(Stored data entries)
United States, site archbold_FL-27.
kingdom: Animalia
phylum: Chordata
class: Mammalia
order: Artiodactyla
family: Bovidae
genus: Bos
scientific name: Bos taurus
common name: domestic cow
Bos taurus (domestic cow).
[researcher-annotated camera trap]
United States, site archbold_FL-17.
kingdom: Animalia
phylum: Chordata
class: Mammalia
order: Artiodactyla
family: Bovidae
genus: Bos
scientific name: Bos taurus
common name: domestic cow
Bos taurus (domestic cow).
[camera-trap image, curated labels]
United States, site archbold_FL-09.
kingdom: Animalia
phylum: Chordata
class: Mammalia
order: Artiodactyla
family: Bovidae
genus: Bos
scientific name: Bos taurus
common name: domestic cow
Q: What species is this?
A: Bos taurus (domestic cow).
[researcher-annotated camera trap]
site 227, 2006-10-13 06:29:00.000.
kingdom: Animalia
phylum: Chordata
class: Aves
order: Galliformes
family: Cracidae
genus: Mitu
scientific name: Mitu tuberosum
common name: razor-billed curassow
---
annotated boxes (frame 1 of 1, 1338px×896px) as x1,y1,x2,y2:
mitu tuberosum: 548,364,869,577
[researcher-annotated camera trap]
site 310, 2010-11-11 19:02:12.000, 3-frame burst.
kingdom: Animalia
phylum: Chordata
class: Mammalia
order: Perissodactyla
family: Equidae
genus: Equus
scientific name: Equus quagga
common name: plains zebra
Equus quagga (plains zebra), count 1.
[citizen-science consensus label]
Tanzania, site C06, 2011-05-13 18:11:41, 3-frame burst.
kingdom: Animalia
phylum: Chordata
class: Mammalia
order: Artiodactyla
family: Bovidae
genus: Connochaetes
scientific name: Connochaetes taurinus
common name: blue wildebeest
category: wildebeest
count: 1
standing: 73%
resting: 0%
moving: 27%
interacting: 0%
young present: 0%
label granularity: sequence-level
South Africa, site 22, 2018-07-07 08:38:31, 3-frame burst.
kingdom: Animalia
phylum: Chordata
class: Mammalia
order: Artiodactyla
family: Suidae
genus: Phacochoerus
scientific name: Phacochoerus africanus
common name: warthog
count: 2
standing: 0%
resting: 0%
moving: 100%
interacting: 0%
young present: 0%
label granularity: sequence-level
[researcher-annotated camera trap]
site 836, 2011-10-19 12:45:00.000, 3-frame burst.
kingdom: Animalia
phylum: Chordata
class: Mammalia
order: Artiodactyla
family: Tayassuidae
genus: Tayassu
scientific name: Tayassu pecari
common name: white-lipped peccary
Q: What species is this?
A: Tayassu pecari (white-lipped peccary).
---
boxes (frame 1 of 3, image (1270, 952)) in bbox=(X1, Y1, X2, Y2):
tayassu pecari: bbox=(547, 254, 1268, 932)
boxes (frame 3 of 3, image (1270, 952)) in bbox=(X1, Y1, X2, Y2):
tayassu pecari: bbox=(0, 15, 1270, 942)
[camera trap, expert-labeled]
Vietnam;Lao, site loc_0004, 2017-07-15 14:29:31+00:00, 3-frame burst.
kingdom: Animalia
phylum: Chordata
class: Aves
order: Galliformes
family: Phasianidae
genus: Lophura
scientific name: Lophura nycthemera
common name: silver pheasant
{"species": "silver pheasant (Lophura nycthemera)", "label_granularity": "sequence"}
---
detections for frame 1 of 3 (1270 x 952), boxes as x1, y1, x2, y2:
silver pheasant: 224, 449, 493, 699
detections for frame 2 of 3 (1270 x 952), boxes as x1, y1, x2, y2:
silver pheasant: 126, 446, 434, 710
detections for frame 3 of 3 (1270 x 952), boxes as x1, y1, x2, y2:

• _PROMPT_: Could you return the data above exactly as it stands?

• _TASK RESULT_:
United States, site archbold_FL-27.
kingdom: Animalia
phylum: Chordata
class: Mammalia
order: Artiodactyla
family: Bovidae
genus: Bos
scientific name: Bos taurus
common name: domestic cow
Bos taurus (domestic cow).
[researcher-annotated camera trap]
United States, site archbold_FL-17.
kingdom: Animalia
phylum: Chordata
class: Mammalia
order: Artiodactyla
family: Bovidae
genus: Bos
scientific name: Bos taurus
common name: domestic cow
Bos taurus (domestic cow).
[camera-trap image, curated labels]
United States, site archbold_FL-09.
kingdom: Animalia
phylum: Chordata
class: Mammalia
order: Artiodactyla
family: Bovidae
genus: Bos
scientific name: Bos taurus
common name: domestic cow
Q: What species is this?
A: Bos taurus (domestic cow).
[researcher-annotated camera trap]
site 227, 2006-10-13 06:29:00.000.
kingdom: Animalia
phylum: Chordata
class: Aves
order: Galliformes
family: Cracidae
genus: Mitu
scientific name: Mitu tuberosum
common name: razor-billed curassow
---
annotated boxes (frame 1 of 1, 1338px×896px) as x1,y1,x2,y2:
mitu tuberosum: 548,364,869,577
[researcher-annotated camera trap]
site 310, 2010-11-11 19:02:12.000, 3-frame burst.
kingdom: Animalia
phylum: Chordata
class: Mammalia
order: Perissodactyla
family: Equidae
genus: Equus
scientific name: Equus quagga
common name: plains zebra
Equus quagga (plains zebra), count 1.
[citizen-science consensus label]
Tanzania, site C06, 2011-05-13 18:11:41, 3-frame burst.
kingdom: Animalia
phylum: Chordata
class: Mammalia
order: Artiodactyla
family: Bovidae
genus: Connochaetes
scientific name: Connochaetes taurinus
common name: blue wildebeest
category: wildebeest
count: 1
standing: 73%
resting: 0%
moving: 27%
interacting: 0%
young present: 0%
label granularity: sequence-level
South Africa, site 22, 2018-07-07 08:38:31, 3-frame burst.
kingdom: Animalia
phylum: Chordata
class: Mammalia
order: Artiodactyla
family: Suidae
genus: Phacochoerus
scientific name: Phacochoerus africanus
common name: warthog
count: 2
standing: 0%
resting: 0%
moving: 100%
interacting: 0%
young present: 0%
label granularity: sequence-level
[researcher-annotated camera trap]
site 836, 2011-10-19 12:45:00.000, 3-frame burst.
kingdom: Animalia
phylum: Chordata
class: Mammalia
order: Artiodactyla
family: Tayassuidae
genus: Tayassu
scientific name: Tayassu pecari
common name: white-lipped peccary
Q: What species is this?
A: Tayassu pecari (white-lipped peccary).
---
boxes (frame 1 of 3, image (1270, 952)) in bbox=(X1, Y1, X2, Y2):
tayassu pecari: bbox=(547, 254, 1268, 932)
boxes (frame 3 of 3, image (1270, 952)) in bbox=(X1, Y1, X2, Y2):
tayassu pecari: bbox=(0, 15, 1270, 942)
[camera trap, expert-labeled]
Vietnam;Lao, site loc_0004, 2017-07-15 14:29:31+00:00, 3-frame burst.
kingdom: Animalia
phylum: Chordata
class: Aves
order: Galliformes
family: Phasianidae
genus: Lophura
scientific name: Lophura nycthemera
common name: silver pheasant
{"species": "silver pheasant (Lophura nycthemera)", "label_granularity": "sequence"}
---
detections for frame 1 of 3 (1270 x 952), boxes as x1, y1, x2, y2:
silver pheasant: 224, 449, 493, 699
detections for frame 2 of 3 (1270 x 952), boxes as x1, y1, x2, y2:
silver pheasant: 126, 446, 434, 710
detections for frame 3 of 3 (1270 x 952), boxes as x1, y1, x2, y2:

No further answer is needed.